# Requirement:
Please return every record exactly as it appears.

%%

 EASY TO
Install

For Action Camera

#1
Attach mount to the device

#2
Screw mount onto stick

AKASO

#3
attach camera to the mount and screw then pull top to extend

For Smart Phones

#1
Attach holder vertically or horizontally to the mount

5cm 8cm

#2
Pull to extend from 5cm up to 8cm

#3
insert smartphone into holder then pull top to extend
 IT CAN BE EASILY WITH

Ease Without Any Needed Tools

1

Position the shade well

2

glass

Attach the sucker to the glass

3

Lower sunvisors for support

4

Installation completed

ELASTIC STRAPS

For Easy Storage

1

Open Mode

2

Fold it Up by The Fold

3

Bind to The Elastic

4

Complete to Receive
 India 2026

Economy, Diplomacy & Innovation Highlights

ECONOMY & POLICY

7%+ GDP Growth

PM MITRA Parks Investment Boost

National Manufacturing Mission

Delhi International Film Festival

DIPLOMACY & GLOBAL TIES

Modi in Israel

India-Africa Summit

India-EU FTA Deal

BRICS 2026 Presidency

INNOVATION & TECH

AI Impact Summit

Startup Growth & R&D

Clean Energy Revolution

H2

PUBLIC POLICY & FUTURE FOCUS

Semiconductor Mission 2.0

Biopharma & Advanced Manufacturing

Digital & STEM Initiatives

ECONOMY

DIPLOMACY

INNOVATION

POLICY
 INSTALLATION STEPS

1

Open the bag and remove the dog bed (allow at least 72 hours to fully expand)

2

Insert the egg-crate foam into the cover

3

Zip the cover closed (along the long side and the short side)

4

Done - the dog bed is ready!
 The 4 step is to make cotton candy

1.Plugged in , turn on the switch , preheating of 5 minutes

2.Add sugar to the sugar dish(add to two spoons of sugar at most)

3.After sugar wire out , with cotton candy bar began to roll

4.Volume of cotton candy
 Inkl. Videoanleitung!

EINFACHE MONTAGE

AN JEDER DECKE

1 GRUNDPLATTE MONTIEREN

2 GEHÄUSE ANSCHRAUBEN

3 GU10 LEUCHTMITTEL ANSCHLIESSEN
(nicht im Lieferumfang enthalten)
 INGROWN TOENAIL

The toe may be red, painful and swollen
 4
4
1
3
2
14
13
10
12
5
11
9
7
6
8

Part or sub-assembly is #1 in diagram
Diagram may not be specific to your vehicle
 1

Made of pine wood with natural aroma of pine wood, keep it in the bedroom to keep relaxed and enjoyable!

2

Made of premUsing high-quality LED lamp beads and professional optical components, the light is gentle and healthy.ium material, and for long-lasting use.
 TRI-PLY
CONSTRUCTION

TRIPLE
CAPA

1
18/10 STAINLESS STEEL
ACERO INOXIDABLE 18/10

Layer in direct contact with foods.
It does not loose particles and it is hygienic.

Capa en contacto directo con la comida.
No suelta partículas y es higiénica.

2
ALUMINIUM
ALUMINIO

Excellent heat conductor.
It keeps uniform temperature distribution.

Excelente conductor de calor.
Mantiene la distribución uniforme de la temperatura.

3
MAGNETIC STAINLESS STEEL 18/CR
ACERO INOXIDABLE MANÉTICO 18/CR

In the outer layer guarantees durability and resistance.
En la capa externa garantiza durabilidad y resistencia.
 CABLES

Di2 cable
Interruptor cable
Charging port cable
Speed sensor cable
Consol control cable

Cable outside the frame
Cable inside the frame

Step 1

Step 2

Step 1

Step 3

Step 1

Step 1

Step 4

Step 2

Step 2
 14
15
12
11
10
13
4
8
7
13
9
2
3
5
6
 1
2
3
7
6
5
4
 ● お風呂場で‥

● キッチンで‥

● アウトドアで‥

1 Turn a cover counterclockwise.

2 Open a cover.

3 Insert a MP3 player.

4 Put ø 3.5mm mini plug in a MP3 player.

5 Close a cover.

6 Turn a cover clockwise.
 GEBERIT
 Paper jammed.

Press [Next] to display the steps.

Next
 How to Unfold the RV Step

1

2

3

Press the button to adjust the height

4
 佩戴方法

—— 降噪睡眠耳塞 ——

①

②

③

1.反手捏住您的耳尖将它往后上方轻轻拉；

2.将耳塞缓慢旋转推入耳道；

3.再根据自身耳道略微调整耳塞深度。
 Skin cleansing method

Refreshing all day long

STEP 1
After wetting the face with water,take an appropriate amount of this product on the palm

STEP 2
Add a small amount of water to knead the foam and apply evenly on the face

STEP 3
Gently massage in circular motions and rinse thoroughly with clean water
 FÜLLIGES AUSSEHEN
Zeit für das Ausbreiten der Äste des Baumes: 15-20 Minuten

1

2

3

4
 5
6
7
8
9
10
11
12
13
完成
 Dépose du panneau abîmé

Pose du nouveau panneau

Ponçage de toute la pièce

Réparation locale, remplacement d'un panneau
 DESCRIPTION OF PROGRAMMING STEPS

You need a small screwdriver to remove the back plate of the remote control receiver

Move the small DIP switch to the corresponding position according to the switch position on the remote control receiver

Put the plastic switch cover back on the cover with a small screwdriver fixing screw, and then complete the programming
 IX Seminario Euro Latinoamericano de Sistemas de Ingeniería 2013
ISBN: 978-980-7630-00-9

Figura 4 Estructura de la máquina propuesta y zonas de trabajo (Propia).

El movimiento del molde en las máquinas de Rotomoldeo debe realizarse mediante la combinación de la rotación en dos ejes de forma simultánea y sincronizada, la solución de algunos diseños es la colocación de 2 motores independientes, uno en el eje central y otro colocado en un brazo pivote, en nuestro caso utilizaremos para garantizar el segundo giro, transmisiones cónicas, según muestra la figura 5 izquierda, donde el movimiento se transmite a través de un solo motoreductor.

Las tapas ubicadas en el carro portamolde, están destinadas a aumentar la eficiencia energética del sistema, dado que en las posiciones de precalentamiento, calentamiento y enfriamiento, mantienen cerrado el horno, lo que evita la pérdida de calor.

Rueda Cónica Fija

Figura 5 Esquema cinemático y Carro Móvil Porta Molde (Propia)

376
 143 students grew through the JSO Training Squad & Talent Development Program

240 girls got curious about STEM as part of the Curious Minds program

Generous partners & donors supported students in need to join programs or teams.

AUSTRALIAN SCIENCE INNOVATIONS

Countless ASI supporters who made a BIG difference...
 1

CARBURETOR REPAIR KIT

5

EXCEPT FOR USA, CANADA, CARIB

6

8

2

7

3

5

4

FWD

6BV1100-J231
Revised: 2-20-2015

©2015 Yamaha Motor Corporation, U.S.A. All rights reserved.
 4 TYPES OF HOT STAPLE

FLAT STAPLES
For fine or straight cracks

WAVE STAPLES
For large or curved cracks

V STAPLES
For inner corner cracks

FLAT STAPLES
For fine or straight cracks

%%

# Answer to the problem:
 EASY TO
Install

For Action Camera

#1
Attach mount to the device

#2
Screw mount onto stick

AKASO

#3
attach camera to the mount and screw then pull top to extend

For Smart Phones

#1
Attach holder vertically or horizontally to the mount

5cm 8cm

#2
Pull to extend from 5cm up to 8cm

#3
insert smartphone into holder then pull top to extend
 IT CAN BE EASILY WITH

Ease Without Any Needed Tools

1

Position the shade well

2

glass

Attach the sucker to the glass

3

Lower sunvisors for support

4

Installation completed

ELASTIC STRAPS

For Easy Storage

1

Open Mode

2

Fold it Up by The Fold

3

Bind to The Elastic

4

Complete to Receive
 India 2026

Economy, Diplomacy & Innovation Highlights

ECONOMY & POLICY

7%+ GDP Growth

PM MITRA Parks Investment Boost

National Manufacturing Mission

Delhi International Film Festival

DIPLOMACY & GLOBAL TIES

Modi in Israel

India-Africa Summit

India-EU FTA Deal

BRICS 2026 Presidency

INNOVATION & TECH

AI Impact Summit

Startup Growth & R&D

Clean Energy Revolution

H2

PUBLIC POLICY & FUTURE FOCUS

Semiconductor Mission 2.0

Biopharma & Advanced Manufacturing

Digital & STEM Initiatives

ECONOMY

DIPLOMACY

INNOVATION

POLICY
 INSTALLATION STEPS

1

Open the bag and remove the dog bed (allow at least 72 hours to fully expand)

2

Insert the egg-crate foam into the cover

3

Zip the cover closed (along the long side and the short side)

4

Done - the dog bed is ready!
 The 4 step is to make cotton candy

1.Plugged in , turn on the switch , preheating of 5 minutes

2.Add sugar to the sugar dish(add to two spoons of sugar at most)

3.After sugar wire out , with cotton candy bar began to roll

4.Volume of cotton candy
 Inkl. Videoanleitung!

EINFACHE MONTAGE

AN JEDER DECKE

1 GRUNDPLATTE MONTIEREN

2 GEHÄUSE ANSCHRAUBEN

3 GU10 LEUCHTMITTEL ANSCHLIESSEN
(nicht im Lieferumfang enthalten)
 INGROWN TOENAIL

The toe may be red, painful and swollen
 4
4
1
3
2
14
13
10
12
5
11
9
7
6
8

Part or sub-assembly is #1 in diagram
Diagram may not be specific to your vehicle
 1

Made of pine wood with natural aroma of pine wood, keep it in the bedroom to keep relaxed and enjoyable!

2

Made of premUsing high-quality LED lamp beads and professional optical components, the light is gentle and healthy.ium material, and for long-lasting use.
 TRI-PLY
CONSTRUCTION

TRIPLE
CAPA

1
18/10 STAINLESS STEEL
ACERO INOXIDABLE 18/10

Layer in direct contact with foods.
It does not loose particles and it is hygienic.

Capa en contacto directo con la comida.
No suelta partículas y es higiénica.

2
ALUMINIUM
ALUMINIO

Excellent heat conductor.
It keeps uniform temperature distribution.

Excelente conductor de calor.
Mantiene la distribución uniforme de la temperatura.

3
MAGNETIC STAINLESS STEEL 18/CR
ACERO INOXIDABLE MANÉTICO 18/CR

In the outer layer guarantees durability and resistance.
En la capa externa garantiza durabilidad y resistencia.
 CABLES

Di2 cable
Interruptor cable
Charging port cable
Speed sensor cable
Consol control cable

Cable outside the frame
Cable inside the frame

Step 1

Step 2

Step 1

Step 3

Step 1

Step 1

Step 4

Step 2

Step 2
 14
15
12
11
10
13
4
8
7
13
9
2
3
5
6
 1
2
3
7
6
5
4
 ● お風呂場で‥

● キッチンで‥

● アウトドアで‥

1 Turn a cover counterclockwise.

2 Open a cover.

3 Insert a MP3 player.

4 Put ø 3.5mm mini plug in a MP3 player.

5 Close a cover.

6 Turn a cover clockwise.
 GEBERIT
 Paper jammed.

Press [Next] to display the steps.

Next
 How to Unfold the RV Step

1

2

3

Press the button to adjust the height

4
 佩戴方法

—— 降噪睡眠耳塞 ——

①

②

③

1.反手捏住您的耳尖将它往后上方轻轻拉；

2.将耳塞缓慢旋转推入耳道；

3.再根据自身耳道略微调整耳塞深度。
 Skin cleansing method

Refreshing all day long

STEP 1
After wetting the face with water,take an appropriate amount of this product on the palm

STEP 2
Add a small amount of water to knead the foam and apply evenly on the face

STEP 3
Gently massage in circular motions and rinse thoroughly with clean water
 FÜLLIGES AUSSEHEN
Zeit für das Ausbreiten der Äste des Baumes: 15-20 Minuten

1

2

3

4
 5
6
7
8
9
10
11
12
13
完成
 Dépose du panneau abîmé

Pose du nouveau panneau

Ponçage de toute la pièce

Réparation locale, remplacement d'un panneau
 DESCRIPTION OF PROGRAMMING STEPS

You need a small screwdriver to remove the back plate of the remote control receiver

Move the small DIP switch to the corresponding position according to the switch position on the remote control receiver

Put the plastic switch cover back on the cover with a small screwdriver fixing screw, and then complete the programming
 IX Seminario Euro Latinoamericano de Sistemas de Ingeniería 2013
ISBN: 978-980-7630-00-9

Figura 4 Estructura de la máquina propuesta y zonas de trabajo (Propia).

El movimiento del molde en las máquinas de Rotomoldeo debe realizarse mediante la combinación de la rotación en dos ejes de forma simultánea y sincronizada, la solución de algunos diseños es la colocación de 2 motores independientes, uno en el eje central y otro colocado en un brazo pivote, en nuestro caso utilizaremos para garantizar el segundo giro, transmisiones cónicas, según muestra la figura 5 izquierda, donde el movimiento se transmite a través de un solo motoreductor.

Las tapas ubicadas en el carro portamolde, están destinadas a aumentar la eficiencia energética del sistema, dado que en las posiciones de precalentamiento, calentamiento y enfriamiento, mantienen cerrado el horno, lo que evita la pérdida de calor.

Rueda Cónica Fija

Figura 5 Esquema cinemático y Carro Móvil Porta Molde (Propia)

376
 143 students grew through the JSO Training Squad & Talent Development Program

240 girls got curious about STEM as part of the Curious Minds program

Generous partners & donors supported students in need to join programs or teams.

AUSTRALIAN SCIENCE INNOVATIONS

Countless ASI supporters who made a BIG difference...
 1

CARBURETOR REPAIR KIT

5

EXCEPT FOR USA, CANADA, CARIB

6

8

2

7

3

5

4

FWD

6BV1100-J231
Revised: 2-20-2015

©2015 Yamaha Motor Corporation, U.S.A. All rights reserved.
 4 TYPES OF HOT STAPLE

FLAT STAPLES
For fine or straight cracks

WAVE STAPLES
For large or curved cracks

V STAPLES
For inner corner cracks

FLAT STAPLES
For fine or straight cracks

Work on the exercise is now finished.